In “Prelude,” Sonenberg succinctly paints a portrait of her parents and her childhood; she was raised by an artistic and passionate family—with professions and interests in painting, music, activism, and natural habitats. And a portrait of a herself emerges as a well-read person who is forensically observant, and empathetic. This preciseness encourages the reader to relate to the author’s experiences, and this is consistent throughout the work. Details such as, “…a cold mountain stream ran, the water delicious but laced with arsenic,” clues us in to the bittersweet reality of giving ourselves over to the vulnerability of loving someone entirely. She invites us to imagine along with her as she constructs an experience of grief that she can make sense of, and so that we can as well.

Sonenberg brings in stories of others’ experiences of grief to refract shared loss, in the way that relatable personal stories can buffer individual grief. In “Prelude,” Dimitri Shostakovich’s father suddenly dies in 1922, forever changing the trajectory of his life and that of his mother and sister.
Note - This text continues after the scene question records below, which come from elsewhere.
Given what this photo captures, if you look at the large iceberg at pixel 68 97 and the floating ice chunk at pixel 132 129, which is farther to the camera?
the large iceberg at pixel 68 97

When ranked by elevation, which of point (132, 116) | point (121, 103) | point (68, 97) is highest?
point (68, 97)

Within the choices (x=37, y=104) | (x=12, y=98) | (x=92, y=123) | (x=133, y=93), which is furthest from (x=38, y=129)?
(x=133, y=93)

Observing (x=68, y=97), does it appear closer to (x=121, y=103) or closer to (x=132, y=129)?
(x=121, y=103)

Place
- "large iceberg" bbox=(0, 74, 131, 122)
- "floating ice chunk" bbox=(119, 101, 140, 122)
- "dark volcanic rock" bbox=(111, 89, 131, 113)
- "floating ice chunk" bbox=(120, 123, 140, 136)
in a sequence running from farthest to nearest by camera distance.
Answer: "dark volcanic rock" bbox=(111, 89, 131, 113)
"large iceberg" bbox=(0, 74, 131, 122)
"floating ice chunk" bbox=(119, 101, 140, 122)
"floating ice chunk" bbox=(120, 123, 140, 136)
Shostakovich writes a piece of music and dedicates it to his father, and plays it with his sister, to “‘include her in this act of mourning.’” The music that Sonenberg and her father enjoyed together was part of their bond, a way for Sonenberg to illustrate how shared experiences often define relationships.
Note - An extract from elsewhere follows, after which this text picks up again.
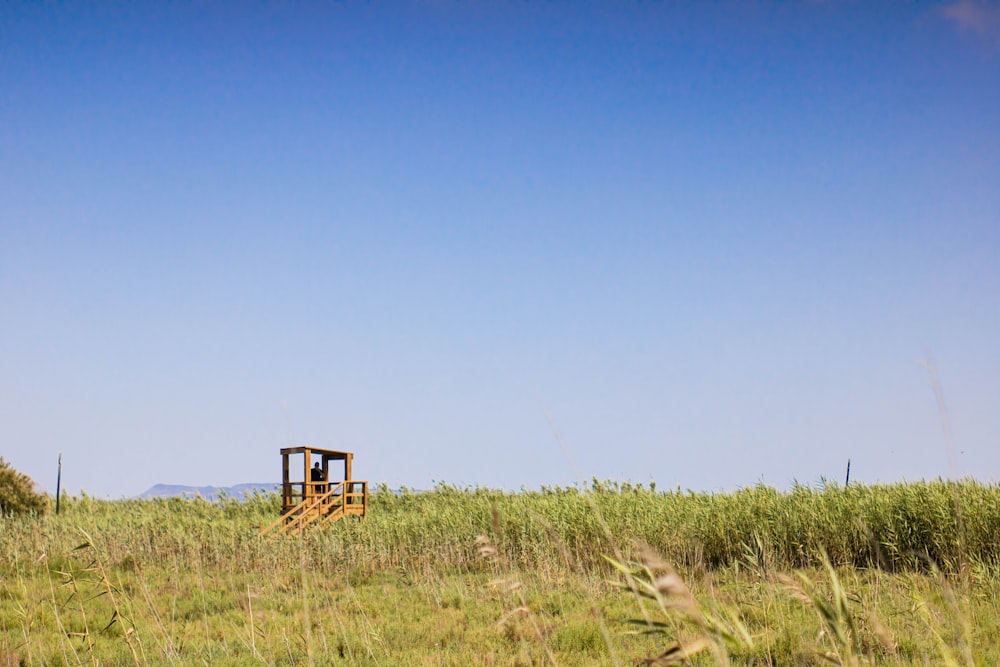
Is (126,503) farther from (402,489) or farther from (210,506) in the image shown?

In “Danse Fantastique,” we are given more excerpts that chronicle her father’s life, her youth, and authors that influenced her. These memories meander non-linearly and highlight moments of her father before and after a devastating stroke, taking us into ruminations spun off of Jorge Luis Borges’ story, “The Garden of Forking Paths,” and examples of Borges’ characters who encounter ancestors, just as Sonenberg engages with ancestors when she crafts a story out of her father’s life.
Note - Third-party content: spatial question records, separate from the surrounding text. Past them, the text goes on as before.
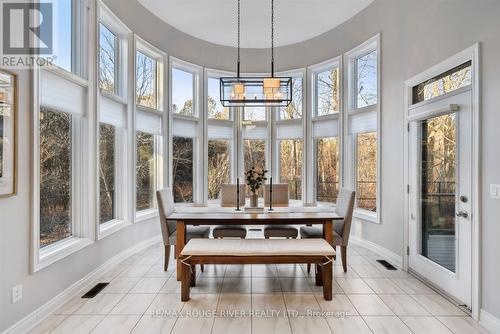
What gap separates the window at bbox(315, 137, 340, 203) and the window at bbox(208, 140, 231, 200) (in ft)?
5.89

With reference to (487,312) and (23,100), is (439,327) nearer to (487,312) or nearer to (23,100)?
(487,312)

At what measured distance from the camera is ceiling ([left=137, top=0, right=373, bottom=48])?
456cm

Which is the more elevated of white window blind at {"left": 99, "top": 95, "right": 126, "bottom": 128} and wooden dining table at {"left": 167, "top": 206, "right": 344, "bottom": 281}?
white window blind at {"left": 99, "top": 95, "right": 126, "bottom": 128}

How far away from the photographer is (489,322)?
2.47m

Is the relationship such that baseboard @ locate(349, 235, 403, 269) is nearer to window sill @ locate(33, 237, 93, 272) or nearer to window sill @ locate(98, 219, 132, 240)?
window sill @ locate(98, 219, 132, 240)

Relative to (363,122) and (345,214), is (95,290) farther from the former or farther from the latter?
(363,122)

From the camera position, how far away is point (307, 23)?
5.17 metres

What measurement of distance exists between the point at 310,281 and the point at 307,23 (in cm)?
408

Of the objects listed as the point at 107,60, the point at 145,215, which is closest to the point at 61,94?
the point at 107,60

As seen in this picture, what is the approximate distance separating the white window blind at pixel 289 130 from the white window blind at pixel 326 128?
323mm

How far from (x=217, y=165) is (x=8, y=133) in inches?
160

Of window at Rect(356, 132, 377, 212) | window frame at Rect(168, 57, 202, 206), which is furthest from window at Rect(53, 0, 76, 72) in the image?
window at Rect(356, 132, 377, 212)

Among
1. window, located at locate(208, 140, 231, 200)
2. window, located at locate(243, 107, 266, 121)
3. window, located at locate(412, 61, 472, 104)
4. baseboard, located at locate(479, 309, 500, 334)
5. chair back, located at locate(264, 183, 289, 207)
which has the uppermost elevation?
window, located at locate(243, 107, 266, 121)

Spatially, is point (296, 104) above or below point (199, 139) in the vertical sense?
above
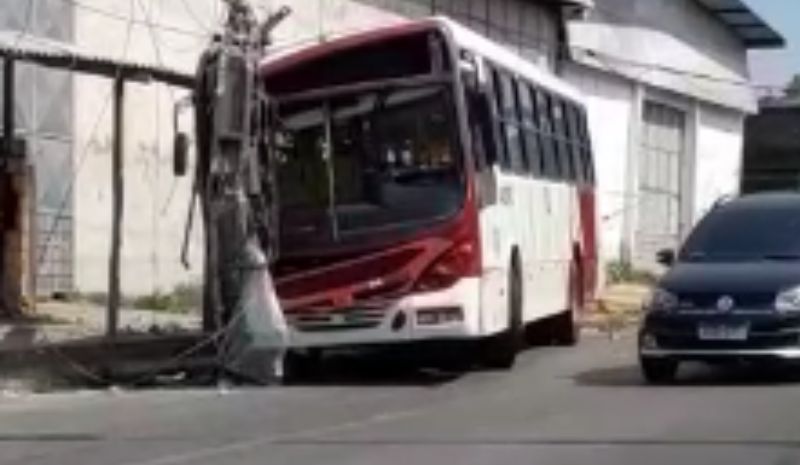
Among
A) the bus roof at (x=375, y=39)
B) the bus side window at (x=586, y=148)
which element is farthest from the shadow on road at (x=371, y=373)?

Then in the fictional story, “Nocturne,” a young woman and her niece are on a road trip when by chance, the main character, Reba, stops at a small-town motel, waking in the night to supernaturally meet the ghost of her neglectful father. Embedded in the story is a photograph of Sonenberg’s father, a ghostly reflection in a mirror gazing out of the photograph at the reader. Once again, Sonenberg’s impulse is to invite us to accompany her on this exploration of grief, which successfully creates a sense of solidarity, and solace.

The last section, “Finale,” includes more black and white candid photographs of the author when she was a child and her father when he was in the prime of life. Sonenberg offers from the pages of her father’s writings, his own account of his mother’s death, “…3 a.m. in her sleep—mercifully—her agony not drawn out—enough agony being told by the doctor—seeing in all our faces the awareness of her death…’” And once more, Sonenberg returns to a familiar text which reflects her own reevaluation of death as she revisits Borges’ story, “The Library of Babel,” a tale she once loved, but then as her life changed, the re-reading of a text, as so often does, changes because we have changed. She goes on to poignantly confront the limitations of memory and language when faced with the inevitability of death’s muteness, and those finite memories of what “…is remembered and what is forgotten? By whom and for how long?”

I recommend listening to Russian Composer, Shoskovitch’s, Suite for Two Pianos in F Sharp Minor, Opus 6 while enjoying this engaging selection of memories, candid photographs, fictions, and diary entries; it enriches and deepens the reading experience as the music with its moments of repetitive, obsessive circling of notes is not unlike revisiting memories of loved ones after their passing.